Shadows

I feel so hopeless.

I feel so…undone.

It’s worse when you look at my life from the outside and see how “successful” I am. How loved I am. How everything seems to finally fall into place.

I’ve finally reached my last semester of school and will soon graduate. I’ve even gotten a headstart on my assignments. I’ve been able to focus on my professional learning workshops and courses. I’ve been hired as a supply educator assistant. I’ve received an interview invitation to a volunteer opportunity with the Nanny Angel Network. … The list of good things could go on.

But you can’t understand what’s going on inside.
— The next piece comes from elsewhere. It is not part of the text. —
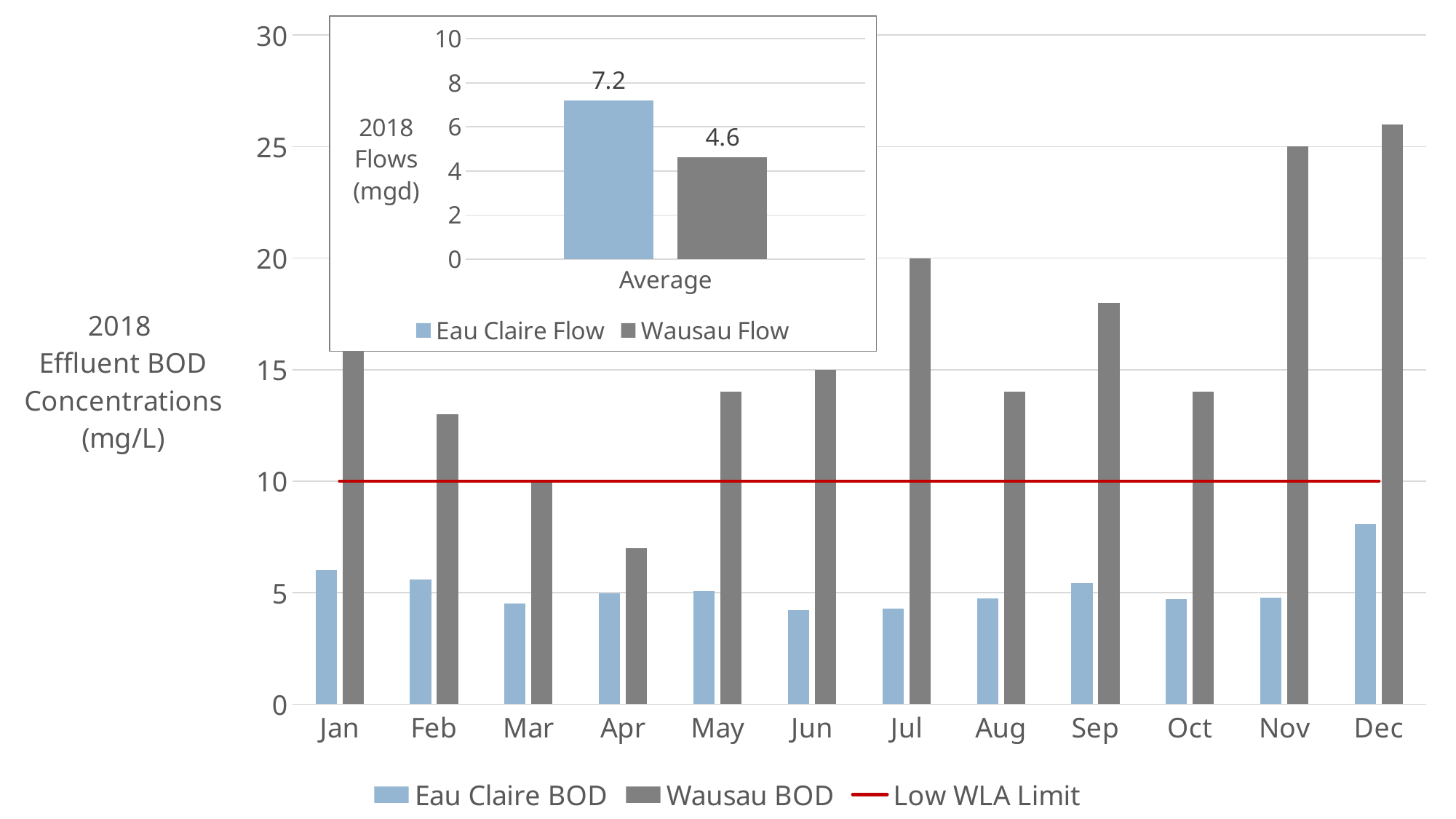
In the main chart titled 2018 Effluent BOD Concentrations (mg/L), is the Wausau BOD value for Apr greater or less than 10? less What kind of chart is the main chart titled 2018 Effluent BOD Concentrations (mg/L)? Combination bar and line chart In the main chart titled 2018 Effluent BOD Concentrations (mg/L), in which month is the Wausau BOD lowest? Apr In the inset chart titled 2018 Flows (mgd), what is the average Wausau Flow? 4.6 In the inset chart titled 2018 Flows (mgd), what is the average Eau Claire Flow? 7.2 In the main chart titled 2018 Effluent BOD Concentrations (mg/L), how many months are shown on the x axis? 12 In the inset chart titled 2018 Flows (mgd), which is larger, Eau Claire Flow or Wausau Flow? Eau Claire Flow In the inset chart titled 2018 Flows (mgd), what is the difference between the Eau Claire Flow and the Wausau Flow? 2.6 In the main chart titled 2018 Effluent BOD Concentrations (mg/L), in which month is the Eau Claire BOD highest? Dec In the main chart titled 2018 Effluent BOD Concentrations (mg/L), is the Eau Claire BOD value for Dec greater or less than 10? less In the main chart titled 2018 Effluent BOD Concentrations (mg/L), how many entries does the legend list? 3 In the main chart titled 2018 Effluent BOD Concentrations (mg/L), is the Wausau BOD value for Jul greater or less than 15? greater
Heck, I don’t even understand it.

One minute I’m excited for getting closer and closer to my dream. Next minute I fear if I can even make it to the next step.

Will I be able to pass my final classes? Will I succeed in field placement? Will I be able to go to work and be there for the kids consistently? What happens when I relapse? What happens when I can’t handle the depression?

But that’s just one part of it.

What’s really eating me away is this feeling of loneliness.

I lost my best friend and I don’t know if it will ever be fixed. Please don’t tell me that he’s just a man. That my life shouldn’t revolve around him. Because it doesn’t even if he’s more than just a man.

I thought he was the only one who understood me and accepted me for who I am. That’s why he’s so important to me. But that was a lie. Ultimately, he couldn’t accept me fully for one reason or another all those years. It wasn’t his fault. He had his own challenges in life. But until now, even with no hard feelings for him, I can’t put the pieces back together. I still blame myself for everything and still think that I’m so broken I simply can’t be with anyone. That includes friends.

My friends, as loving as they are, just aren’t there for me as much as I need them. And of course I can’t marry them and have a family with them. It just doesn’t work that way.

I look forward to only three things in my life: to be an educator and to be a wife and a mom.

And so, hopelessness sinks in during these dark times I feel alone and afraid that I can’t move forward in life.

If the present is so bleak, what else does the future hold?

I wish I don’t ever think of certain things like disappearing into thin air or losing my memory of everything or what-have-you. But I can’t just not think of it. I don’t like it but it’s there. The feeling of hopelessness gnaws at me and beckons me to cross to the darker side. I’m afraid of even stepping on its shadows.